文件節錄:
- - -

# Module3. Machine Learning 機器學習入門
機器學習是一種讓電腦本身去找出資料背後的規律的過程。過去我們要讓電腦幫我們做事的時候，我們會給出明確的指令，而機器學習的目標是要在給定目標的情況下，讓電腦透過重複的嘗試與修正後，找出適合的方法。機器學習的範圍很廣，包含傳統的回歸到現在流行的深度學習都是包含在裏頭。
Machine learning is a process to let the program itself recognize the hidden pattern behind the data. This field involves traditional statistical tools like regression and more modern approach like deep learning. We will go through some of these technique in this module based on the titanic dataset.

In [None]:
import pandas as pd
import numpy as np

我們這邊使用的是來自Kaggle經典競賽:鐵達尼號的資料。
鐵達尼號的資料中包含乘客的個人資料、船票資料以及是否在船難中活下來。比賽的目標就是要訓練一個模型來透過個人跟船票資料來預測生存機率。

In [None]:
# as usual
# if you are working on local environment, please change the path to "titanic.csv" if the file is in the same folder
df = pd.read_csv("https://raw.githubusercontent.com/JumpingSquid/py_tutorial/master/titanic.csv")
df.head()

在資料裡有欄位 "Survived" 代表著這名乘客是否存活，我們以下會用不同的方式來找出預測存活率的模型。
As you can see in the column names, there is a variable, "Survived", indicates whether the passenger was alive. We will try to use different models to see if we can make a good prediction.

## 1. Train and Evaluate 訓練與評估
實務上，機器學習的過程包含(1)收集資料，(2)資料預處理，(3)模型訓練，(4)模型評估。在這邊我們先針對(3)模型訓練的部分來說明。
在訓練模型的過程中，我們通常會有一些事先收集好並標註的資料，用來作為電腦學習的範本，稱為訓練樣本(Training sample)。

- - -

記錄資料:
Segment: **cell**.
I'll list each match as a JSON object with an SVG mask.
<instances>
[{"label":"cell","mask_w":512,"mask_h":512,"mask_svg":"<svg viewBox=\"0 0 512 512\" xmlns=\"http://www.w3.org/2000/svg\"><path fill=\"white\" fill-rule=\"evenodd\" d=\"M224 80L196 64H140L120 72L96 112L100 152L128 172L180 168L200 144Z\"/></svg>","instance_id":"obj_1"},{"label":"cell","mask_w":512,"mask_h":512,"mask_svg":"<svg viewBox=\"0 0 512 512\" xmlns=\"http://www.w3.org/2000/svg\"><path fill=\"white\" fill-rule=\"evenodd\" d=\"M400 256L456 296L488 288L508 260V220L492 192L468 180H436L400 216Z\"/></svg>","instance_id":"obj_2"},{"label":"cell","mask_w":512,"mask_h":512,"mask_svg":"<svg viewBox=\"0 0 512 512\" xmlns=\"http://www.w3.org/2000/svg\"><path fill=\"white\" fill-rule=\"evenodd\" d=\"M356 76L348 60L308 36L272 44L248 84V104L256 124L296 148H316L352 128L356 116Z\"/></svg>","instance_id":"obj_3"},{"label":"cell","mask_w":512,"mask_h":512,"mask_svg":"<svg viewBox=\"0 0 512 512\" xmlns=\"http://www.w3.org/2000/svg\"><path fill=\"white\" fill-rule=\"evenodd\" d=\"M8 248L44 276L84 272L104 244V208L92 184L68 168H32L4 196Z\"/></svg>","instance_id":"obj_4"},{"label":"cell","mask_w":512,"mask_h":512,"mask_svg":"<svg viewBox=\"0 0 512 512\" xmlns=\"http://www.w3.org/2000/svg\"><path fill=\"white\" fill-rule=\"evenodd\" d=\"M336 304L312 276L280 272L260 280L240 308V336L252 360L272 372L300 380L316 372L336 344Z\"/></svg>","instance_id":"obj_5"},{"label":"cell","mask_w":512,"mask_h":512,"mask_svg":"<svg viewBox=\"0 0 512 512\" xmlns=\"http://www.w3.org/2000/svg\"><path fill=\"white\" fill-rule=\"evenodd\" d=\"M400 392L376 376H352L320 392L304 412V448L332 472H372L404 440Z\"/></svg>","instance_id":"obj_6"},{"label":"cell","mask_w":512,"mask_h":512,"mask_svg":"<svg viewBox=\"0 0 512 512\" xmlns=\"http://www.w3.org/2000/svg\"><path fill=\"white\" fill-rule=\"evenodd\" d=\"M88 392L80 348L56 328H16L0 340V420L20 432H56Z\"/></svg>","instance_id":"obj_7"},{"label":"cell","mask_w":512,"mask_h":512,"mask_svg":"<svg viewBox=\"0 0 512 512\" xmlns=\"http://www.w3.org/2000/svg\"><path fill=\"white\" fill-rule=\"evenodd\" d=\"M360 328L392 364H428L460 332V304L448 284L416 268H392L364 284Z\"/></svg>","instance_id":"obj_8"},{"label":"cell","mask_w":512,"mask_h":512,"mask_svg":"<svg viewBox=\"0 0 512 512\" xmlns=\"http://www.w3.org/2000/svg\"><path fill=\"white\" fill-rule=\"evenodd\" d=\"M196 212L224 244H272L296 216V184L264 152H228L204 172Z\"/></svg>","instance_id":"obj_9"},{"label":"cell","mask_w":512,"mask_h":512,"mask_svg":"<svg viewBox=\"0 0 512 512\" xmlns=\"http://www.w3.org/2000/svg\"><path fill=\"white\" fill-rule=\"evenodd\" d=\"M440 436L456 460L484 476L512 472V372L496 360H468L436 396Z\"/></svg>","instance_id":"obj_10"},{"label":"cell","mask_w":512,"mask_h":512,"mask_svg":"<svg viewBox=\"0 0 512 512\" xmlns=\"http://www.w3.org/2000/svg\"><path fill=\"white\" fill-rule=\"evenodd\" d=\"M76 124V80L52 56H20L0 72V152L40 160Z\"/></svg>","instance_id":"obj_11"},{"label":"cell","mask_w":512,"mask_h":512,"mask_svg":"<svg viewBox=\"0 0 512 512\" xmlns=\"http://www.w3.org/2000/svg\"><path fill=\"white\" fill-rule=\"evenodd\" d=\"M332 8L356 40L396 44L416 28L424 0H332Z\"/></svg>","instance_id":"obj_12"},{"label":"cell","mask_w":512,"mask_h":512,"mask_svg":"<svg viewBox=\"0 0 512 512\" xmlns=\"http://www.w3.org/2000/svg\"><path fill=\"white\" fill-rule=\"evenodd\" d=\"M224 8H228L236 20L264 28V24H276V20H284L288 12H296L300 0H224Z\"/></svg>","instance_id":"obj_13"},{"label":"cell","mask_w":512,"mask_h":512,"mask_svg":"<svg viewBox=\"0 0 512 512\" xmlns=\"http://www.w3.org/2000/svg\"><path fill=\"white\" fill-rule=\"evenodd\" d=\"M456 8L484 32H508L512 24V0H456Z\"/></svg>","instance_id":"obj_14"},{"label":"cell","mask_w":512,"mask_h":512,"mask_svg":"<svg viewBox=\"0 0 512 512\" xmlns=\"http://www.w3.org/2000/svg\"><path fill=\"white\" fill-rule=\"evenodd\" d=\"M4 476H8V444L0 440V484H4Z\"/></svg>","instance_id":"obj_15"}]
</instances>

- - -

練習題目:
a) 請將機器學習入門一文中從「# Module3. Machine」開始、到「行的深度學習都是包含在裏頭。」結束的部分一字不改地照抄。
b) 請接著機器學習入門這篇文章的最後一句往下寫。

本題解答:
a)
# Module3. Machine Learning 機器學習入門
機器學習是一種讓電腦本身去找出資料背後的規律的過程。過去我們要讓電腦幫我們做事的時候，我們會給出明確的指令，而機器學習的目標是要在給定目標的情況下，讓電腦透過重複的嘗試與修正後，找出適合的方法。機器學習的範圍很廣，包含傳統的回歸到現在流行的深度學習都是包含在裏頭。

b)
用這些資料訓練出模型之後，我們再拿模型去預測實際的資料。
但機器學習有一個很重要的特性，就是通常我們在訓練的時候，如果模型的彈性很大(參數很多)，理論上只要訓練的時數夠長，就可以訓練出完全符合訓練樣本的模型。
我們稱這問題為 Overfitting。  

你可以想像是一個考生，在考卷題目都沒有變的情況下考個一千遍，他也就能靠著背下問題跟相對應的答案來拿到一百分。即使他並不是真的知道為甚麼答案是這樣。
因此，在訓練模型的過程中，我們習慣會將資料拆成訓練集(Train set)跟測試集(Test set)，確保模型不是因為Overfitting 的關係而在訓練集上拿到高分。
To start training a model, we need to first split the dataset into train set and test set.
The train set is the one used to train the model, and we will use the test set to evaluate the accuracy of the model and avoid overfitting.

In [None]:
# split the dataset into training set and test set by 8:2
split_n = int(0.8 * len(df))
df_train = df.iloc[:split_n, :]
df_test = df.iloc[split_n:, :]

print("sample size of training set:", len(df_train))
print("sample size of test set:", len(df_test))

### 1.1 Preprocessing
We first select three features, Pclass, Sex, and Age. But since the gender is stored in the form of string, we need to change it to 1/0.
Then we need to fill the nan value in the columns Age.

In [None]:
train_X = df_train.loc[:, ["Pclass", "Sex", "Age"]]
train_X = train_X.replace("female", 0)
train_X = train_X.replace("male", 1)
train_X = train_X.fillna(0)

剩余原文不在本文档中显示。